Program participants got another dose of real-world experience at Tufts, where graduate student volunteers took them on lab tours and introduced them to the day-to-day work of what a chemical engineer does, and the participants had lunch with Tufts students and faculty. A small army of dedicated volunteers – including Tufts graduate and undergraduate students from the Department of Chemical and Biological Engineering, local high school students at the Malden YMCA, and Research Experiences for Undergraduates (REU) students studying at Tufts for the summer – and staff made the program happen. Chemical engineering major Isadora Shamah, E21, collaborated with the CEEO and Asatekin to develop, pilot, and test the activities that the campers participated in, building on the foundation created by past summer interns Abbey Klotz, E20, and Michael Forte, E19. Shamah led the camp this year with Russell Shute, AG16, a former chemical engineer turned high school teacher.
The program is the fruition of years of planning and stems from Asatekin’s National Science Foundation (NSF) Faculty Early Career Development Program (CAREER) Award, which included provisions for educational and outreach activities aimed at K-12 students. “We wanted to introduce some core ideas in chemical engineering, such as continuous and batch manufacturing and scale-up, as well as concepts in polymer science and separations. We also aimed to show the diversity of fields that chemical engineers work in and have an impact on, from clean energy to developing and manufacturing medicine to food applications,” says Asatekin, who attended the camp and saw firsthand the girls’ high levels of interest and engagement. “It is a pleasure for me, and for our Tufts students too, to interact with middle school girls and introduce them to chemical engineering. I hope the summer camp will help encourage girls to follow this career path.”
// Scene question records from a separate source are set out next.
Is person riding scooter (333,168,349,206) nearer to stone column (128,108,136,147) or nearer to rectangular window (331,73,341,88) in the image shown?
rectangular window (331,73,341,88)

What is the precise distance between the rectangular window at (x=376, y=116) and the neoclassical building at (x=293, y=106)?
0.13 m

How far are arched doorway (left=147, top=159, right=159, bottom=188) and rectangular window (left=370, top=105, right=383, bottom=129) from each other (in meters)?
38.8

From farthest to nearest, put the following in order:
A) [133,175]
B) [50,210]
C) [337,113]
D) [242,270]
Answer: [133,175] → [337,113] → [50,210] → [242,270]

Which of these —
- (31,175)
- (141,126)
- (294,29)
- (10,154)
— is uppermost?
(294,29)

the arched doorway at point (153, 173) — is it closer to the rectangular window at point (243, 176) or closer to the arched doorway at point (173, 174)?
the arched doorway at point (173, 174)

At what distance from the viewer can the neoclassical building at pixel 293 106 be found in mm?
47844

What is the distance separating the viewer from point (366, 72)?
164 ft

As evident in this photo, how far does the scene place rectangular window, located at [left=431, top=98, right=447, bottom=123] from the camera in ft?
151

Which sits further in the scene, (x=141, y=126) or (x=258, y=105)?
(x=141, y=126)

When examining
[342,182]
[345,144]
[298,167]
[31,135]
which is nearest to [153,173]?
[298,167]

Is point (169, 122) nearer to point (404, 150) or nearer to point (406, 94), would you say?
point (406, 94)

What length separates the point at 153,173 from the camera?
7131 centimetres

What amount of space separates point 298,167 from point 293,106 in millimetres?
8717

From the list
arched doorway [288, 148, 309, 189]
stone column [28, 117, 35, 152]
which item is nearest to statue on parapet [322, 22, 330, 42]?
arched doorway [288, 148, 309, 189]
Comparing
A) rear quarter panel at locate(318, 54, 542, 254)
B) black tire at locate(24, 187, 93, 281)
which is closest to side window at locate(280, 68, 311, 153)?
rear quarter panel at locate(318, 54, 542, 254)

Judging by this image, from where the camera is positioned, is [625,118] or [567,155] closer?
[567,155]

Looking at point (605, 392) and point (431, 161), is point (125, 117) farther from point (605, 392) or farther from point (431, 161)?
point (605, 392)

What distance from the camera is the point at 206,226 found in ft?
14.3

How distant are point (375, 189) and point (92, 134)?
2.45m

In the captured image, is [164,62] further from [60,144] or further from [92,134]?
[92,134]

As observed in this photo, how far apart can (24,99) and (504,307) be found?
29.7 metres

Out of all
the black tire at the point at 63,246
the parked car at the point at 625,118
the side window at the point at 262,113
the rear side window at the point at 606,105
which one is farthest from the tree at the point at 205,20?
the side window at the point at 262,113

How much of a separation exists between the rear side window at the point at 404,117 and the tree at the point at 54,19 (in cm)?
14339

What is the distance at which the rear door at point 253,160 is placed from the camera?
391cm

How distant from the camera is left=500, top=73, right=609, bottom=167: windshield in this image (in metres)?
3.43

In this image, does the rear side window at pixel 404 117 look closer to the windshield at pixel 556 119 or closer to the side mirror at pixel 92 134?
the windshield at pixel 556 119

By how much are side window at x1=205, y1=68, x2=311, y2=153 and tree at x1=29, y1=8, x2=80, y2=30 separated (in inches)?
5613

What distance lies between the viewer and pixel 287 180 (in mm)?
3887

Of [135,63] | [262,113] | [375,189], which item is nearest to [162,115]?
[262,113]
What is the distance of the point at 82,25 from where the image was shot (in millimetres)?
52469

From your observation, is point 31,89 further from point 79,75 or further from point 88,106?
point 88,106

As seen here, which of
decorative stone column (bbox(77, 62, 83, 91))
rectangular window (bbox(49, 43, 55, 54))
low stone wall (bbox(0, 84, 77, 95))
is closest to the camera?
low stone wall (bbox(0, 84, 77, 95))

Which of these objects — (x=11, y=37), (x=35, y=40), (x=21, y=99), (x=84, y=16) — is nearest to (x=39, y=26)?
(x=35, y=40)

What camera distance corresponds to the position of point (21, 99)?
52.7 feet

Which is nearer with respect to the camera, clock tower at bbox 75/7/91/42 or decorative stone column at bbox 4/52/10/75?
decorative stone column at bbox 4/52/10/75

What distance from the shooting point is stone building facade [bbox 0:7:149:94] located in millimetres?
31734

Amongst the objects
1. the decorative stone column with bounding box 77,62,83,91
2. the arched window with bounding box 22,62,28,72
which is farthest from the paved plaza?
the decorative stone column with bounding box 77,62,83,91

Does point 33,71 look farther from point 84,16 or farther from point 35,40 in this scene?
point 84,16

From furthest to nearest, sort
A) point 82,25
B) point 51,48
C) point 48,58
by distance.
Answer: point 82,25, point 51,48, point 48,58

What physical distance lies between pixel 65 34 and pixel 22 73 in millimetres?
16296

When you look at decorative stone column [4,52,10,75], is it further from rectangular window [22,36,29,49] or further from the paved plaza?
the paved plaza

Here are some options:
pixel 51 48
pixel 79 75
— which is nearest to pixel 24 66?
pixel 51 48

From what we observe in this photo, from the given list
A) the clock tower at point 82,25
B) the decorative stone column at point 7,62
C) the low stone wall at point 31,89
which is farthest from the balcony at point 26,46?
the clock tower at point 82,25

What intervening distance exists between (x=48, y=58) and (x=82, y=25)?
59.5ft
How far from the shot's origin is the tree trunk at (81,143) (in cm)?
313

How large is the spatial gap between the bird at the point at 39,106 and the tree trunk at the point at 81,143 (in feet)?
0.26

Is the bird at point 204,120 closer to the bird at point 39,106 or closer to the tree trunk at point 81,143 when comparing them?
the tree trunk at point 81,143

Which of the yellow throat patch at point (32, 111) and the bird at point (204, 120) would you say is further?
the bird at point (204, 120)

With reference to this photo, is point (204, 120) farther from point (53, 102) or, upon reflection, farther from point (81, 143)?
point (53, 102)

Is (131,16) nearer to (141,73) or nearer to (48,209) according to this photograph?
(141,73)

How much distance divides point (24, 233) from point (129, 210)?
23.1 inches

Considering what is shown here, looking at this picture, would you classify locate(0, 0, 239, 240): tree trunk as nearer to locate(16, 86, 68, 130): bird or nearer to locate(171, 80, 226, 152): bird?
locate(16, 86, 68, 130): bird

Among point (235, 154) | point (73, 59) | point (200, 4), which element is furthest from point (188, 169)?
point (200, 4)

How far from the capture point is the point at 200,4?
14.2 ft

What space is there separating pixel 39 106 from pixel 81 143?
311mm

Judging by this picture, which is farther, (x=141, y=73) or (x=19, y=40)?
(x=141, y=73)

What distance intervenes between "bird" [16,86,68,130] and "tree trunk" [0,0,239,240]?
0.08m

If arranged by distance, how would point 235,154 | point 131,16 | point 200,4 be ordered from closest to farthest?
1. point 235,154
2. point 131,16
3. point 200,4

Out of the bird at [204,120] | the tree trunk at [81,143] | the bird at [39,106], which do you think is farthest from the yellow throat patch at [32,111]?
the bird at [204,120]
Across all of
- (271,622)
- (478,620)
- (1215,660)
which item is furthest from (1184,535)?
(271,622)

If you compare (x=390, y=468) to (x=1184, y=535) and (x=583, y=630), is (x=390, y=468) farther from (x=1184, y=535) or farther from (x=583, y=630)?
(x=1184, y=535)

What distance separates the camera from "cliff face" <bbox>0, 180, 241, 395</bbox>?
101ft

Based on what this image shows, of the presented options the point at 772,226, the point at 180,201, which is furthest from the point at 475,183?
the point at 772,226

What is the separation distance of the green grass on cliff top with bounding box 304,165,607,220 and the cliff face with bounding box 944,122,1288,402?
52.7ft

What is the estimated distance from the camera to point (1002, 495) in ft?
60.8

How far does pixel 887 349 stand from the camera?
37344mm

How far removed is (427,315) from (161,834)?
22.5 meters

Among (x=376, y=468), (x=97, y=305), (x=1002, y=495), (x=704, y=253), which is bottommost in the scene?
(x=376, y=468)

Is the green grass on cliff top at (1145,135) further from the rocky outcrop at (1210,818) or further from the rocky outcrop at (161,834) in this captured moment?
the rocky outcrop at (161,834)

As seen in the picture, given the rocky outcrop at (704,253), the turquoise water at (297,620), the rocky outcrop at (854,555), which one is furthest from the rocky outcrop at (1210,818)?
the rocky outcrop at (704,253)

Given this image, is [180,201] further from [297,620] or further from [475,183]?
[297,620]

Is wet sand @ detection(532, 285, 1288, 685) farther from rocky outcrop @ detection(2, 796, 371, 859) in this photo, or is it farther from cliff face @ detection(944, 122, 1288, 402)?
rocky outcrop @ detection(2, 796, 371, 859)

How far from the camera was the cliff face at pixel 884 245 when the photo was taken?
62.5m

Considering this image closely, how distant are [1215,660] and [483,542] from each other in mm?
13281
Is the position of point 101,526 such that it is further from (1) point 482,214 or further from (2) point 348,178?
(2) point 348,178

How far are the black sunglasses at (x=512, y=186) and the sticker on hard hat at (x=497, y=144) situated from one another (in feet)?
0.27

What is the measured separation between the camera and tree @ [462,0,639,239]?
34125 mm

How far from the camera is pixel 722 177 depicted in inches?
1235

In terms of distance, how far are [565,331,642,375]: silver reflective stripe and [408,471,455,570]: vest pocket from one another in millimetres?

When asked to reflect on their experiences, the middle school students talk about learning how to power a cell phone, developing pill coatings, being introduced to polymers, and the new friends they made. “What I really like about chemical engineering is that I learned new things that I probably wouldn’t have even learned in school,” says one seventh-grader who attended. Other participants agree. “I wish that the program was longer because I enjoyed it so much,” says a sixth-grader.
Activities from the program will be shared at the upcoming 2020 American Society for Engineering Education (ASEE) Annual Conference and Exposition, and will be made available on ceeo.tufts.edu.